§ **GIVEN INSTRUCTION**
Update the text on sexism under capitalism between "Yet the situation" and "victims every year.", inclusive, and give that passage again with "grim" changed to "bleak".

§ **TEXT EXTRACT**

Can sexism be eliminated under capitalism?

Feb 1, 2008

Reproductive rights—a basic right for women—are under constant attack under capitalism. Photo: Bill Hackwell

How can women be liberated from the many bonds of sexism in U.S. society? For well over a century, powerful women leaders and mass movements have struggled to accomplish that challenge.

Yet the situation remains grim. Despite the fanfare of high-profile women candidates during election season, the reality for millions of women is not pretty: threats of violence and harassment, discrimination on the job, and the drudgery of sole responsibility for housework and child care.

Every two minutes in the United States, a woman is sexually assaulted, while every six minutes one is raped. That amounts to about 200,000 women victims every year.

Thirty-one percent of U.S. women have been physically or sexually abused by an intimate partner at some point in their lives. A woman is battered by an intimate partner every 15 seconds. One-third of female murder victims are killed by an intimate partner.

Sexism means more profits for the capitalist class of owners and bosses. On average, a woman in the United States is paid about 75 cents for every dollar that a man earns for the same work.

The lack of maternity leave, child care and health care falls hardest on women workers. For most of the 10 million single mothers in the United States, for example, adequate day care is a huge expense. Average childcare costs range from $4,000 to $10,000 per year. The Census Bureau found that families with less that $14,000 annual income spend more than 25 percent of their income on child care.

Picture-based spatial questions
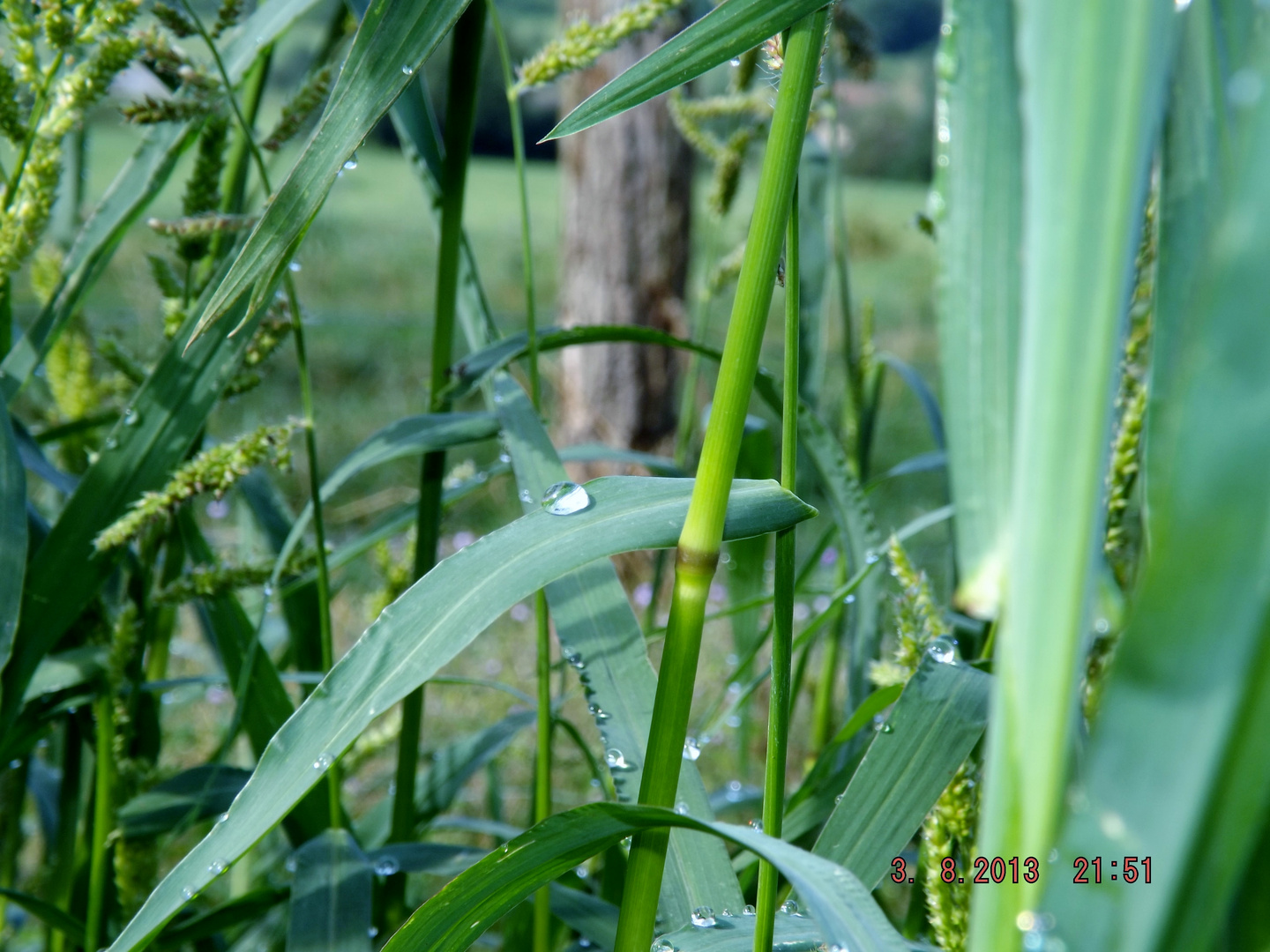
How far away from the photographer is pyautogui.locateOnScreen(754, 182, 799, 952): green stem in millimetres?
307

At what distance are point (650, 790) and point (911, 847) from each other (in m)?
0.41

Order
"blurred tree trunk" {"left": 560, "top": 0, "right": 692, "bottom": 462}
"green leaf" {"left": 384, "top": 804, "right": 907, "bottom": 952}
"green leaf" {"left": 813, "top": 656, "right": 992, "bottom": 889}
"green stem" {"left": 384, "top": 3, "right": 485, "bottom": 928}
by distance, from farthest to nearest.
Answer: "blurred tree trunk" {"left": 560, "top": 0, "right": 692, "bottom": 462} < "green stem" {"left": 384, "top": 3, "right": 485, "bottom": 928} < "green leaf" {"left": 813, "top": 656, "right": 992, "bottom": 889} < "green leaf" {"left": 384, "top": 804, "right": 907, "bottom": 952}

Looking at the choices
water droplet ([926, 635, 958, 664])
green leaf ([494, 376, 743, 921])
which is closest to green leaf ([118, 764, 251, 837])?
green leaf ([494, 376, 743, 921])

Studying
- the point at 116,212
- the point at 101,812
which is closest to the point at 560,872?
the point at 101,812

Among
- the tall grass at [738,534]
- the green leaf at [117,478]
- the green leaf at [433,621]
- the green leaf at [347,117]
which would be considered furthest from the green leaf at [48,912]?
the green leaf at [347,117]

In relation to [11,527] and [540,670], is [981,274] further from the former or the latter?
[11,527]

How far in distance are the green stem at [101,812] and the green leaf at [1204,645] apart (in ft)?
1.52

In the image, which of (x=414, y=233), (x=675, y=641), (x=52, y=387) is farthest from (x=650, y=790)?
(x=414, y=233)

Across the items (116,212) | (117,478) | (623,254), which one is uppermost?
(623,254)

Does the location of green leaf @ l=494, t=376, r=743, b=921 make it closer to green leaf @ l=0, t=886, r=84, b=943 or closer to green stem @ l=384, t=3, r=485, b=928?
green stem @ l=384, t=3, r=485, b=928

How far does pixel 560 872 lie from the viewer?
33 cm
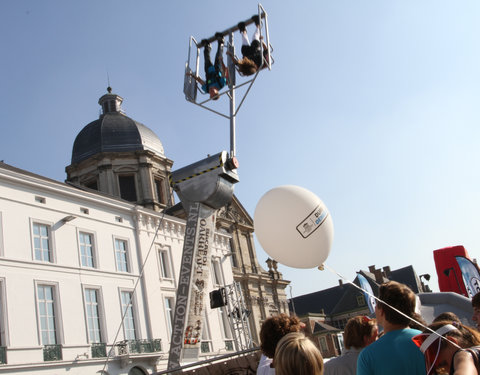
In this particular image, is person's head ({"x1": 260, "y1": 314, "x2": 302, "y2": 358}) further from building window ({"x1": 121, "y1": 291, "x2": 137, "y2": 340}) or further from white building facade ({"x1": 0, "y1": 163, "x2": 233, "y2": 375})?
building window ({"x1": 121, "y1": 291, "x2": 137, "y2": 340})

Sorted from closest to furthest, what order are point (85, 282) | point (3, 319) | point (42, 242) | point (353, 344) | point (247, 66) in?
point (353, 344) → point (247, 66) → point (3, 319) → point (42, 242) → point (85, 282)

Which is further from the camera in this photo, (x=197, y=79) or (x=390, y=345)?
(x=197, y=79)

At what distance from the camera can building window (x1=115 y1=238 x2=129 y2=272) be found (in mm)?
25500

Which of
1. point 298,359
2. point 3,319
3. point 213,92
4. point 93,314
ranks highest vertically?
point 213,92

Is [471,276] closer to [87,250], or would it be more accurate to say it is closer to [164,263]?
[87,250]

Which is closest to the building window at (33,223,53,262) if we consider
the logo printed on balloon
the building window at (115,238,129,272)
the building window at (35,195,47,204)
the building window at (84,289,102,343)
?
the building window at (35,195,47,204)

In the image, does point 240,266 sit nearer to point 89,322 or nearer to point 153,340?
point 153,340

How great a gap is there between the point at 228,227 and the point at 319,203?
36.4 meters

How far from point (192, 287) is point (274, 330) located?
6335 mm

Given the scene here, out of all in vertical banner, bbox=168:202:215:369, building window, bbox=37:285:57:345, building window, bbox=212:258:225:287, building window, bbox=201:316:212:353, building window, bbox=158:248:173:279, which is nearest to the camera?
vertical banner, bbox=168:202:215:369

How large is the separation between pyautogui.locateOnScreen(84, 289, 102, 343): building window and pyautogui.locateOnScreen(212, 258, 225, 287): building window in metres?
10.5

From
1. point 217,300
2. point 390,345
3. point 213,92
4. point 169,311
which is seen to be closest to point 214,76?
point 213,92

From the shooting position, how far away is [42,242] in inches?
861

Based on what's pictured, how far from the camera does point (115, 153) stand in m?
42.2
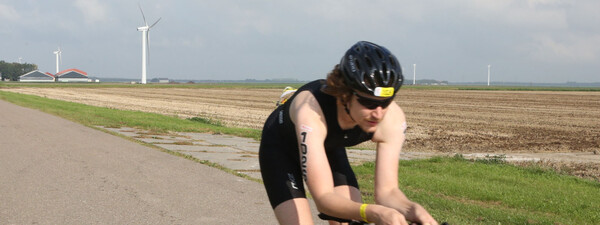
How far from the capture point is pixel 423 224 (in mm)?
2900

--

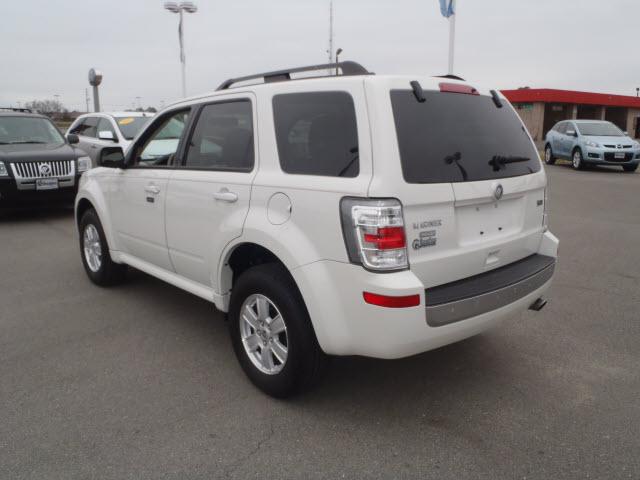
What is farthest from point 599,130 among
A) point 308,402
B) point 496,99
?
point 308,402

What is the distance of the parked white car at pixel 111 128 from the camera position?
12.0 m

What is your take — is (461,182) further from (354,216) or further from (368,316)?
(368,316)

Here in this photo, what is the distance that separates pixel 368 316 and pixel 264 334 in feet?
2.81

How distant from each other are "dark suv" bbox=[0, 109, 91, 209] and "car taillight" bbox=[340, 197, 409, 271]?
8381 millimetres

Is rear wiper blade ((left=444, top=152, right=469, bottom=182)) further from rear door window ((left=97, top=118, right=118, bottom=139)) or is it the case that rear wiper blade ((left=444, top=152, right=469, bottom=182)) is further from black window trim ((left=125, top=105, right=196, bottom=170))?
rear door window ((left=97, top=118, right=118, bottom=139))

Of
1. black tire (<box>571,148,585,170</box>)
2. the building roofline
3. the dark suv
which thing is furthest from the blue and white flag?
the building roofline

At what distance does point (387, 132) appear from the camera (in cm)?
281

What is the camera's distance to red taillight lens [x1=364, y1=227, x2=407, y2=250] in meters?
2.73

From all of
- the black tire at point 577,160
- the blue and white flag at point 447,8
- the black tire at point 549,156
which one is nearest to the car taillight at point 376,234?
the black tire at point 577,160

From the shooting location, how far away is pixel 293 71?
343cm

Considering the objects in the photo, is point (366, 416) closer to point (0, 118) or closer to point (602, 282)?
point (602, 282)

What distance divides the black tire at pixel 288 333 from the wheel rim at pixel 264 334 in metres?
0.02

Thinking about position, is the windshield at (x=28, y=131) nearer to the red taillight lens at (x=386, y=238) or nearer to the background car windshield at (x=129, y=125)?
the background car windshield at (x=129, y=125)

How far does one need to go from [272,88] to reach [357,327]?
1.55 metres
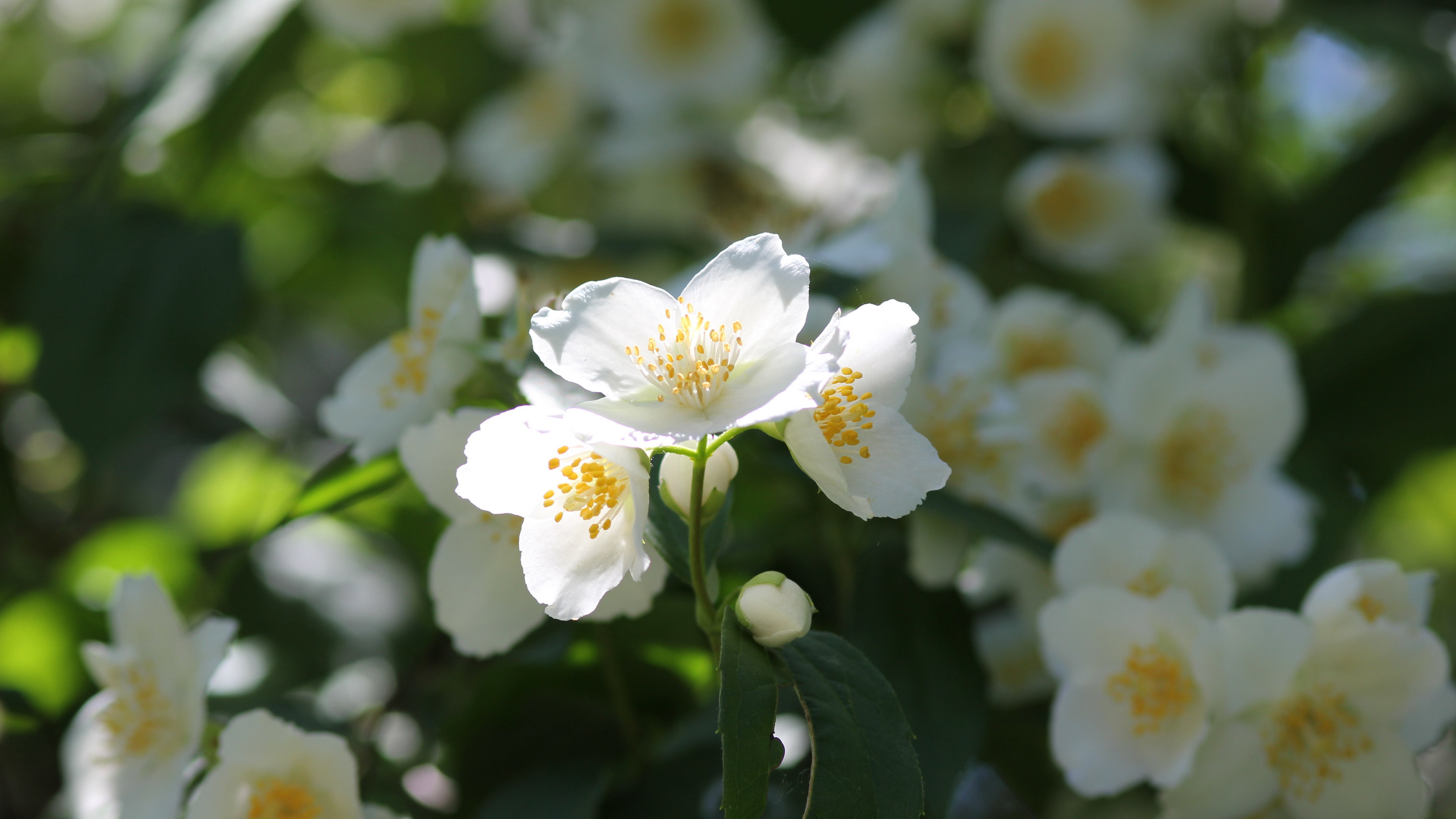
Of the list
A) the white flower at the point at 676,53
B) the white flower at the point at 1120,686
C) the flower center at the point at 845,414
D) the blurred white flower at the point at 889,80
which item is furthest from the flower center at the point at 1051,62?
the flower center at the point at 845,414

* * *

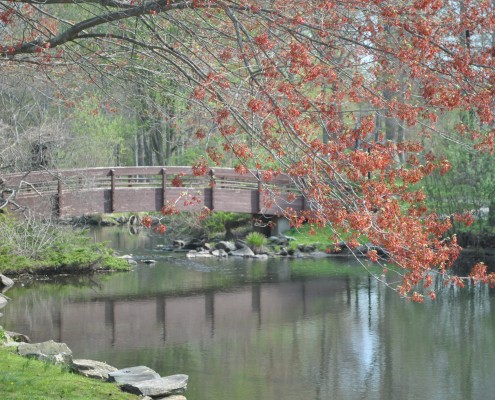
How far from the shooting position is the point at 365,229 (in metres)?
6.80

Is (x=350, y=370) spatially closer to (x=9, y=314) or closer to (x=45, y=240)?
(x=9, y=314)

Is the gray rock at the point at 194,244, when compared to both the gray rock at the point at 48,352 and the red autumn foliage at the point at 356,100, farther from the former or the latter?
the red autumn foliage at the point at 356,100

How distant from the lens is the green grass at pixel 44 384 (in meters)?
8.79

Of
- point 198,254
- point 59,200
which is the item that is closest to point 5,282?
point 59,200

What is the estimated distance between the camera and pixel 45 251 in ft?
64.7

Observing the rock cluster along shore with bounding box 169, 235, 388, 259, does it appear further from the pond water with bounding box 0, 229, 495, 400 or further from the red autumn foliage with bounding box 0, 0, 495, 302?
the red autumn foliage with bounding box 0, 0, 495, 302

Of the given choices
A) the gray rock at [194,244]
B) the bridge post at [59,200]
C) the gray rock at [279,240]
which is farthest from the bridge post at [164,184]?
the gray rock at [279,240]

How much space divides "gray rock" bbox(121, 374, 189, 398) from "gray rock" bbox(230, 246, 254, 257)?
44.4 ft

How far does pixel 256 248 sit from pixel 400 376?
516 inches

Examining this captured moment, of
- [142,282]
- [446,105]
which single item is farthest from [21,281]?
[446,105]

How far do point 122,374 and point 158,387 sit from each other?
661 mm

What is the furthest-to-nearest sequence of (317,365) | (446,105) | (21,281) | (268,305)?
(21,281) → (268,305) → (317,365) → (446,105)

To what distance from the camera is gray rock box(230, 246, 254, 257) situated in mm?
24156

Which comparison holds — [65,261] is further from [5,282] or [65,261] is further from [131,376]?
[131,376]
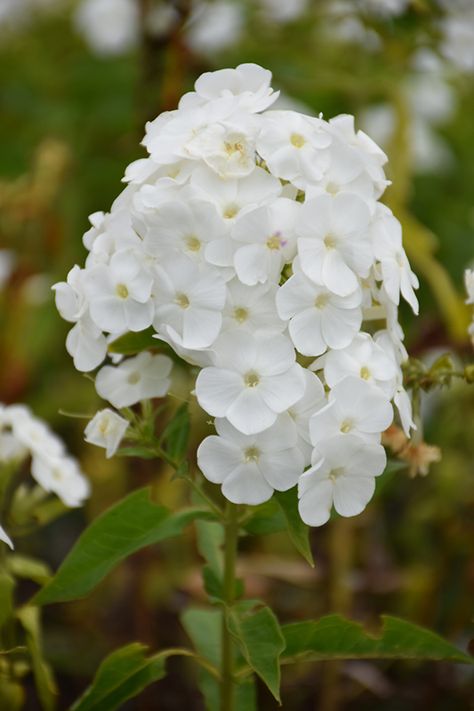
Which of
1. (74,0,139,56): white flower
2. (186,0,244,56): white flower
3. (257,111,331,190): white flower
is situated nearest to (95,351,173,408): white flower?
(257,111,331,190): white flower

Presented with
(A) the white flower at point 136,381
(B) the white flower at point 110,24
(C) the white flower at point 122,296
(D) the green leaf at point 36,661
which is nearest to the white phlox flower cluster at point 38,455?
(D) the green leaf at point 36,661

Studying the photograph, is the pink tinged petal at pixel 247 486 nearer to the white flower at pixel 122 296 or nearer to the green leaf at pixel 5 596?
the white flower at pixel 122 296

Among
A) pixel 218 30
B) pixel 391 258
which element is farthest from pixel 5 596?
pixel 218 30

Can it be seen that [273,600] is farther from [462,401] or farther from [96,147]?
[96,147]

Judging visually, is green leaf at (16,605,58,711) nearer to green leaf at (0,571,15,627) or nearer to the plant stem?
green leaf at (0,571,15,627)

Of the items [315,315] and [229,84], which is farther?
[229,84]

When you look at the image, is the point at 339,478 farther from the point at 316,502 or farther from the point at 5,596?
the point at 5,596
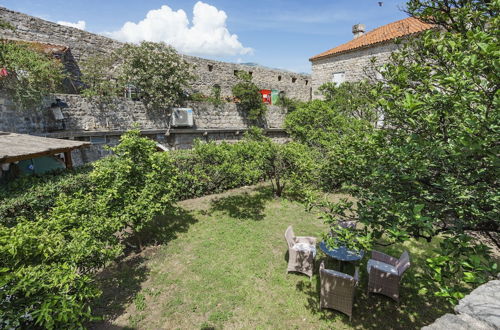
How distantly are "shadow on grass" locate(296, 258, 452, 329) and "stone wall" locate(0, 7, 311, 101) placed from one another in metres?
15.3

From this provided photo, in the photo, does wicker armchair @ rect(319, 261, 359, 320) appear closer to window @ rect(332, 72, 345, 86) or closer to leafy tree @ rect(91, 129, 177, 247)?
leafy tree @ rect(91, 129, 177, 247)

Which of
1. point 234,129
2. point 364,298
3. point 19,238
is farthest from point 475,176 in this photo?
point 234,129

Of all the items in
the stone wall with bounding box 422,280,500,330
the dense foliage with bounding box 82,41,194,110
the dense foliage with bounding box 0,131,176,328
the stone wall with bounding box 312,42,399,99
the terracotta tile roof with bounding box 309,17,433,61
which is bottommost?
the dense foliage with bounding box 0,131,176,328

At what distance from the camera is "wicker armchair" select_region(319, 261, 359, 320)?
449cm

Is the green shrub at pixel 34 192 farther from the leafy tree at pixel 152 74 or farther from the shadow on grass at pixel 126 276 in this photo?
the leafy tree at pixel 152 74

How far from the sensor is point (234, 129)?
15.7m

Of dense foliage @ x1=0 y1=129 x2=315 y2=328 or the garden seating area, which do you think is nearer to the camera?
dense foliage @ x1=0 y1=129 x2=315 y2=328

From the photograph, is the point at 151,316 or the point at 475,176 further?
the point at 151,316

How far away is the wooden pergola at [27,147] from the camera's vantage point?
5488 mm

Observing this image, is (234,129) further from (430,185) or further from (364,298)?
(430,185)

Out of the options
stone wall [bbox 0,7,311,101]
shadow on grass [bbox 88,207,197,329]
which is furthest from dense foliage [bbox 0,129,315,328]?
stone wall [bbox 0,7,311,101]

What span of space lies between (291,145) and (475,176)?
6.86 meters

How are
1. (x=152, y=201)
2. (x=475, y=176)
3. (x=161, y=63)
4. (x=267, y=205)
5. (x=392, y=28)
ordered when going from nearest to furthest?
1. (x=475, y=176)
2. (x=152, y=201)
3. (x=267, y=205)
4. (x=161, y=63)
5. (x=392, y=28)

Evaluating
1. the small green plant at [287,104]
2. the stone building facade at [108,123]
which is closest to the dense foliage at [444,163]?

§ **TASK RESULT**
Yet the situation remains bleak. Despite the fanfare of high-profile women candidates during election season, the reality for millions of women is not pretty: threats of violence and harassment, discrimination on the job, and the drudgery of sole responsibility for housework and child care.

Every two minutes in the United States, a woman is sexually assaulted, while every six minutes one is raped. That amounts to about 200,000 women victims every year.